Acórdão nº 5500/09.4TDLSB-A.L1-A.S1 de Supremo Tribunal de Justiça (Portugal), 18 de Fevereiro de 2016

Magistrado ResponsávelISABEL SÃO MARCOS
Data da Resolução18 de Fevereiro de 2016
EmissorSupremo Tribunal de Justiça (Portugal)

ACORDAM NO PLENO DAS SECÇÕES CRIMINAIS DO SUPREMO TRIBUNAL DE JUSTIÇA * I. Relatório 1.

O demandante Instituto da Segurança Social, I.P. interpôs, em 11.06.2014, ao abrigo do disposto nos artigos 437.º e 438.º do Código de Processo Penal, recurso extraordinário para fixação de jurisprudência, com fundamento em oposição de julgados – o acórdão do Tribunal da Relação de Lisboa, de 14.05.2014, proferido no Processo n.º 5.500/09.4tdlsb-A.L1, da 3.ª Secção, e o acórdão do mesmo Tribunal, de 17.12.2013, prolatado no Processo n.º 826/09.0TDLSB.L1, da 5.ª Secção, ambos transitados em julgado.

Em síntese, alegou o recorrente: - Que o acórdão recorrido, proferido no Processo n.º 5.500/09.4 tdlsb-A.L1, chamado a decidir o recurso que o Instituto da Segurança Social, I.P. interpôs da decisão que indeferiu a reclamação que apresentou contra o despacho que, na sequência da sentença prolatada pelo então 2º Juízo Criminal da Comarca de Lisboa [que, julgando procedente por provada a acusação formulada e bem assim o pedido cível deduzido, em 08.11.2010, contra a arguida e demandada, condenou-a, pela prática do crime de abuso de confiança contra a Segurança Social, previsto e punido pelos artigos 7.º, número 3, 107.º, números 1 e 2, e 105.º, número 1, do Regime Geral das Infracções Tributárias (RGIT), e 30.º, número 2, do Código Penal, e no pedido de indemnização civil, com custas pela mesma arguida e demandada], notificou-o para, nos termos do disposto no artigo 15.º, número 2, do Regulamento das Custas Processuais (RCP), proceder à autoliquidação da taxa de justiça devida pelo pedido de indemnização civil, confirmou o decidido, por considerá-lo acertado.

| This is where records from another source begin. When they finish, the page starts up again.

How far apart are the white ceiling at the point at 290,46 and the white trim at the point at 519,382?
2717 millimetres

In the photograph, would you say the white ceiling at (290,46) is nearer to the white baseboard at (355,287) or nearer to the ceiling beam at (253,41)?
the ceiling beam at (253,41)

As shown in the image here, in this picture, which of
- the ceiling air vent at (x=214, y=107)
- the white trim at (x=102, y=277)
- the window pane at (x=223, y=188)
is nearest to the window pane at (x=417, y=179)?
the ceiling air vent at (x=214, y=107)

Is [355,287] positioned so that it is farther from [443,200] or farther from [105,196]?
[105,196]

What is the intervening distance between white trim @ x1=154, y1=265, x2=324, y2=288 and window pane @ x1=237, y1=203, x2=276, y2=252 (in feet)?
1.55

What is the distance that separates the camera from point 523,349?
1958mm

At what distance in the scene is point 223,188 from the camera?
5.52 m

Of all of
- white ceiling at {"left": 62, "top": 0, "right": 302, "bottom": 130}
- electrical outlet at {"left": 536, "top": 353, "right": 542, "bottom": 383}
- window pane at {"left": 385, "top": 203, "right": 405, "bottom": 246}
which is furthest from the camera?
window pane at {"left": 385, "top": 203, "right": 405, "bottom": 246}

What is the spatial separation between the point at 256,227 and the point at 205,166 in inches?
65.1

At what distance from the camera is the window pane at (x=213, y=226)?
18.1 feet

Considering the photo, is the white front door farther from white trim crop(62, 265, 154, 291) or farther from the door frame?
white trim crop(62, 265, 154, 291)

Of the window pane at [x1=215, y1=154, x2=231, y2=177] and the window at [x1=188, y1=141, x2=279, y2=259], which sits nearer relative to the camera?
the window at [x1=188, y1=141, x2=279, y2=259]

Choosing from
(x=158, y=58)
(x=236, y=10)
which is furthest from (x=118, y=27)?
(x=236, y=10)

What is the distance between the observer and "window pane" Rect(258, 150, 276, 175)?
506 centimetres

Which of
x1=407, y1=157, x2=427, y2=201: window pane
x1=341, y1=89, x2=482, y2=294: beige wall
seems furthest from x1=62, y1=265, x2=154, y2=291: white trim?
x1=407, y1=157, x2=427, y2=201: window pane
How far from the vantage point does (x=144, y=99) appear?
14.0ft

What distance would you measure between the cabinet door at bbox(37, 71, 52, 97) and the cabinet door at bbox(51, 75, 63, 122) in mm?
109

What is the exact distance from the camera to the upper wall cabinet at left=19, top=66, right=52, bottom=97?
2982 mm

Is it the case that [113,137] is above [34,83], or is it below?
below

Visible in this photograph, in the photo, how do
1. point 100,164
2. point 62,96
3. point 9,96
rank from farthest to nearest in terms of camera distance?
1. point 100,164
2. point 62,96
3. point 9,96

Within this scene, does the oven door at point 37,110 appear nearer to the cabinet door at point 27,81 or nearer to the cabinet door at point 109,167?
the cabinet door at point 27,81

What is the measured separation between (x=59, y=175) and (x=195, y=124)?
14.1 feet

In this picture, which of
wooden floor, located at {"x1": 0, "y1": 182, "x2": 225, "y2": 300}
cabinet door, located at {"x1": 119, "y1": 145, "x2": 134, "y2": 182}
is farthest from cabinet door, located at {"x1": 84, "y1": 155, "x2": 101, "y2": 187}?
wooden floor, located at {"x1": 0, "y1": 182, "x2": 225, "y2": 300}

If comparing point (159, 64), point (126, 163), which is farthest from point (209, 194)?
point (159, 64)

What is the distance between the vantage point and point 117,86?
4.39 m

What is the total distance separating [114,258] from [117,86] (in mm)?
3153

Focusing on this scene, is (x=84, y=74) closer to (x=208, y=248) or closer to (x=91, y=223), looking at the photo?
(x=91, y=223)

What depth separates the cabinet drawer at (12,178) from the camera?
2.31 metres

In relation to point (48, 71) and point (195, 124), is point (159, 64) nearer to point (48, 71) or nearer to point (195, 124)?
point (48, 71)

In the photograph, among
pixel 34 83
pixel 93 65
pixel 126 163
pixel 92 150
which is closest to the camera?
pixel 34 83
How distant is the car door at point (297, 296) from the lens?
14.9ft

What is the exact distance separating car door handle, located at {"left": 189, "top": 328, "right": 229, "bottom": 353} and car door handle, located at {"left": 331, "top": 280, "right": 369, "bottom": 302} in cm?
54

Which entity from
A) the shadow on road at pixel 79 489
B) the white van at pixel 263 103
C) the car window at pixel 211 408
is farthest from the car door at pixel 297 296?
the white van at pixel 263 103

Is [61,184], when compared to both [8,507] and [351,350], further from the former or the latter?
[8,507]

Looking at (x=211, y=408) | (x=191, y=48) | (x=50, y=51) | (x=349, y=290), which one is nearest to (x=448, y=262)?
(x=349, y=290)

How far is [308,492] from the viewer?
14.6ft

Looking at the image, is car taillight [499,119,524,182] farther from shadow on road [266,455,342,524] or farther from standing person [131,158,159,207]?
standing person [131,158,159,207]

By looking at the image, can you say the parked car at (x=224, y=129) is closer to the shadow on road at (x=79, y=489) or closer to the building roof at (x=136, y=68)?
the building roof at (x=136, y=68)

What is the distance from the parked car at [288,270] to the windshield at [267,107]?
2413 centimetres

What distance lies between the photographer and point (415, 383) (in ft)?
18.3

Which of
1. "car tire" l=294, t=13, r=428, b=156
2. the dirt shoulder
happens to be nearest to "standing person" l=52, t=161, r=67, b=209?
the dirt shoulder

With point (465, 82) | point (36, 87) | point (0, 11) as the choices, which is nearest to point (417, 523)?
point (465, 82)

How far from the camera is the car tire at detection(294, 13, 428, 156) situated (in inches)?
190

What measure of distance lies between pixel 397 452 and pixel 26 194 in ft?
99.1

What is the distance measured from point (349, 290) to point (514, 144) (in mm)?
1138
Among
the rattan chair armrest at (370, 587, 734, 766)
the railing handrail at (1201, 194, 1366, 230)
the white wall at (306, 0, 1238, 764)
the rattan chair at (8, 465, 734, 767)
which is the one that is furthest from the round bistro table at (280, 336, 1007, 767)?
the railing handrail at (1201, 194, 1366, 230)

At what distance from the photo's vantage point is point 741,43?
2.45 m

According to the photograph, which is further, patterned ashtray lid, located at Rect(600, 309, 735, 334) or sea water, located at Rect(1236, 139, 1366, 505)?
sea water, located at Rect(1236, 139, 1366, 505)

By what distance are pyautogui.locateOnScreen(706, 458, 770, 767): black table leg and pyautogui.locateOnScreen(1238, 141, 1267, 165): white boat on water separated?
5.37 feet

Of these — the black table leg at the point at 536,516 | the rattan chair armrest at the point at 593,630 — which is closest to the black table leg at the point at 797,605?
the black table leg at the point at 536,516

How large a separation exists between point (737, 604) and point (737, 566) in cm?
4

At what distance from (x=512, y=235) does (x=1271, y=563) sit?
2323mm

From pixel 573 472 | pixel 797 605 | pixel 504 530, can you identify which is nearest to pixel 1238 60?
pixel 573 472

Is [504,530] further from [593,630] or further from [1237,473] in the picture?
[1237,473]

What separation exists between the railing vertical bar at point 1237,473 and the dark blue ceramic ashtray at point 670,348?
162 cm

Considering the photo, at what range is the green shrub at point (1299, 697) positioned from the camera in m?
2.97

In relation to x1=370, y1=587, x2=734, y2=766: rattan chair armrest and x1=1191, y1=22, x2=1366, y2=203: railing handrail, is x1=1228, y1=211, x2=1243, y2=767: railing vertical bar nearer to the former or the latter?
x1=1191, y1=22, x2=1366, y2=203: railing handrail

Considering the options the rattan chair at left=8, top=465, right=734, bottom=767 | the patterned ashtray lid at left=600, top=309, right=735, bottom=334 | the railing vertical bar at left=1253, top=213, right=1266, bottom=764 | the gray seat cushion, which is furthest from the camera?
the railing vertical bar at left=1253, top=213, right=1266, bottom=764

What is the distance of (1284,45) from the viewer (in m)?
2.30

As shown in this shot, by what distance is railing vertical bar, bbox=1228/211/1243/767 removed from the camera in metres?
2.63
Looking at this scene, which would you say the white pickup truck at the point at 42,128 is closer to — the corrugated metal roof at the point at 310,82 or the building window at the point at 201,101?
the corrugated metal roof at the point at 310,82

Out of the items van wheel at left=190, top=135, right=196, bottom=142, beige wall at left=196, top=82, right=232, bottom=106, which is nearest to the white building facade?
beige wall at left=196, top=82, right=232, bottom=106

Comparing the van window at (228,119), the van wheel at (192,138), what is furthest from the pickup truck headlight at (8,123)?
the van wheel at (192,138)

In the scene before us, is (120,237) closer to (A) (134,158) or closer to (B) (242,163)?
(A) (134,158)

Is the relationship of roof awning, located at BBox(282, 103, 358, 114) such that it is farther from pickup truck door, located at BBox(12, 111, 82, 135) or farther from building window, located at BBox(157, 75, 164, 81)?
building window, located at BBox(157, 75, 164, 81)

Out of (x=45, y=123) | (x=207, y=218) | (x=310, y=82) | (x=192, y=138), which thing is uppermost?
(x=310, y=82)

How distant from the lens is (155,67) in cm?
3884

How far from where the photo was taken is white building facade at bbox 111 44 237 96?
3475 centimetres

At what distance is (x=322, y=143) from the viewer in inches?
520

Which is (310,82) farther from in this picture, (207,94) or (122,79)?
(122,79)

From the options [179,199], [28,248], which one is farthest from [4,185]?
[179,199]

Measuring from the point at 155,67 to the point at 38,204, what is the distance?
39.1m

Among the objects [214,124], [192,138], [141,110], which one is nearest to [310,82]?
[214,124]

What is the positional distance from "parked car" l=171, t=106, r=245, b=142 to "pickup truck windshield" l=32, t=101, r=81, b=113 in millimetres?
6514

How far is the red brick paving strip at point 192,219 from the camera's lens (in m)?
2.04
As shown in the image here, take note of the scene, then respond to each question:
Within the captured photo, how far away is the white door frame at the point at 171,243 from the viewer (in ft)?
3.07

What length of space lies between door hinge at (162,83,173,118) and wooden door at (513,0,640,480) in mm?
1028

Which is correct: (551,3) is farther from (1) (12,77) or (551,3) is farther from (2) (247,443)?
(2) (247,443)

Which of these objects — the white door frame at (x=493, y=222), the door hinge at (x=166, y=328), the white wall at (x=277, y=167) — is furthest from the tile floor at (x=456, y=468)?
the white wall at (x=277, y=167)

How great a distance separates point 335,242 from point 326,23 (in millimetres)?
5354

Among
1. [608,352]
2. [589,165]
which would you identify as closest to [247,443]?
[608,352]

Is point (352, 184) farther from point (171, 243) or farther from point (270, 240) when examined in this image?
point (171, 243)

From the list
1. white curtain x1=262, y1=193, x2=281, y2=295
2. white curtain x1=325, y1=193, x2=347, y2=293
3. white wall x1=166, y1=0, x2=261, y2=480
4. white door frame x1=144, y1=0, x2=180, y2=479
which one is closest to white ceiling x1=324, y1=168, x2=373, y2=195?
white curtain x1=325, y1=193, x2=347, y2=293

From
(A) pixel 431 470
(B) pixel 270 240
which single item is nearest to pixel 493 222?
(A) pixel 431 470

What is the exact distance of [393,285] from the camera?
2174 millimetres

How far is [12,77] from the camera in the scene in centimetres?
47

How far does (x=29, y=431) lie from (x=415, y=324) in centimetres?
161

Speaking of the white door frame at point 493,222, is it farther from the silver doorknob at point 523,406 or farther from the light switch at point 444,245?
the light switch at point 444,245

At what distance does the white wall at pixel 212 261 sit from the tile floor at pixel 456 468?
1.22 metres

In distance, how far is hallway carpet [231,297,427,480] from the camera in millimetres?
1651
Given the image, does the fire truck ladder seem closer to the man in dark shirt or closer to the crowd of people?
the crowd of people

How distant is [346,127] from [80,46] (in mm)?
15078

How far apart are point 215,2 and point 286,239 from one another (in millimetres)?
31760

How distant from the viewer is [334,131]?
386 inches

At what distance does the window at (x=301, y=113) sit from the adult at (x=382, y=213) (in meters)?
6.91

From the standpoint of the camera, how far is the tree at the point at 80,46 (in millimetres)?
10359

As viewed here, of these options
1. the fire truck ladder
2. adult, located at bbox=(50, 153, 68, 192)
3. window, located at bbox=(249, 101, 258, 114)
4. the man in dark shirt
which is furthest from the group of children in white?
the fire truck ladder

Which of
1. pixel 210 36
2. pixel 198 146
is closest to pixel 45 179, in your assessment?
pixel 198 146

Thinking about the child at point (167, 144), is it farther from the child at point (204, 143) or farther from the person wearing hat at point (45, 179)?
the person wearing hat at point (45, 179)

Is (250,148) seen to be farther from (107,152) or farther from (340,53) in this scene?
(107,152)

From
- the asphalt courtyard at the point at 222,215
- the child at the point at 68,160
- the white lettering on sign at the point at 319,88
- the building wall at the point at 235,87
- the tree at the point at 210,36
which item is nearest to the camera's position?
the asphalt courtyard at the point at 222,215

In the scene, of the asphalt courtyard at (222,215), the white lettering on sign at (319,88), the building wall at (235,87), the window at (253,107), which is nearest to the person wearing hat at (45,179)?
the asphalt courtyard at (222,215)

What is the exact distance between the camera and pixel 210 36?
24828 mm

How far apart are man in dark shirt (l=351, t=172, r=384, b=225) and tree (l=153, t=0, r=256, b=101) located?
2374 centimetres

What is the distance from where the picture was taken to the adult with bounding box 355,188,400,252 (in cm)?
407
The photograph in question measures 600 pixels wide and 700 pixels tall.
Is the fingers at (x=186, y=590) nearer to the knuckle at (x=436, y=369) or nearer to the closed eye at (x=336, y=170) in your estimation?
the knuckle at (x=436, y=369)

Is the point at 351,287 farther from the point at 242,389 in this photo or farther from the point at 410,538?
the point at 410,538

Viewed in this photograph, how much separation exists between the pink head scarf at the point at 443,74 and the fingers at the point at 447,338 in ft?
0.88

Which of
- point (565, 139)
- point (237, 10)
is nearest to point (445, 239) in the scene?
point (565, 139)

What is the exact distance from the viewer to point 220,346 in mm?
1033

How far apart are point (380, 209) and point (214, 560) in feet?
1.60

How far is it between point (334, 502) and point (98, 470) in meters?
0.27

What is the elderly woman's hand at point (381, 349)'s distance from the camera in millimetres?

E isto, em suma, na consideração de que, no pedido de indemnização cível enxertado na acção penal, deduzido na vigência do Regulamento das Custas Processuais, na redacção aprovada pelo Decreto-Lei n.º 34/2008, de 26.02, tendo o demandante ficado previamente dispensado do pagamento da taxa de justiça, deve o mesmo, independentemente de condenação a final, ser notificado para efectuar, no prazo de 10 dias, o seu pagamento, nos termos do artigo 15.º número 2, daquele Regulamento, aplicável por força do seu artigo 8º, número 9, ambos na redacção introduzida pela Lei n.º 7/2012, de 13.02; - Que, por seu turno, o acórdão fundamento, prolatado no Processo n.º 826/09.0TDLSB.L1, chamado a resolver idêntica questão, colocada no recurso que o Instituto da Segurança Social, I.P. interpôs da decisão que indeferiu a reclamação que apresentou contra o despacho que, na sequência da sentença proferida, em 28.02.2012 e depositada em 27.03.2012, pelo então 3.º Juízo Criminal da Comarca de Lisboa [que, julgando procedente por provada a acusação formulada e bem assim o pedido de indemnização civil deduzido, em 10.10.2010, contra os arguidos e demandados, condenou-os pela prática do crime de abuso de confiança contra a Segurança Social, previsto e punido pelos artigos 7.º, número 3, 107.º, números 1 e 2, e 105.º, número 1, do Regime Geral das Infracções Tributárias (RGIT), e 30.º, número 2, do Código Penal, e no pedido cível, com custas pelos demandados], notificou o mesmo Instituto para, nos termos do disposto no artigo 15.º, número 2, do Regulamento das Custas Processuais (RCP), proceder à autoliquidação da taxa de justiça devida pelo pedido de indemnização civil, revogou o ali resolvido.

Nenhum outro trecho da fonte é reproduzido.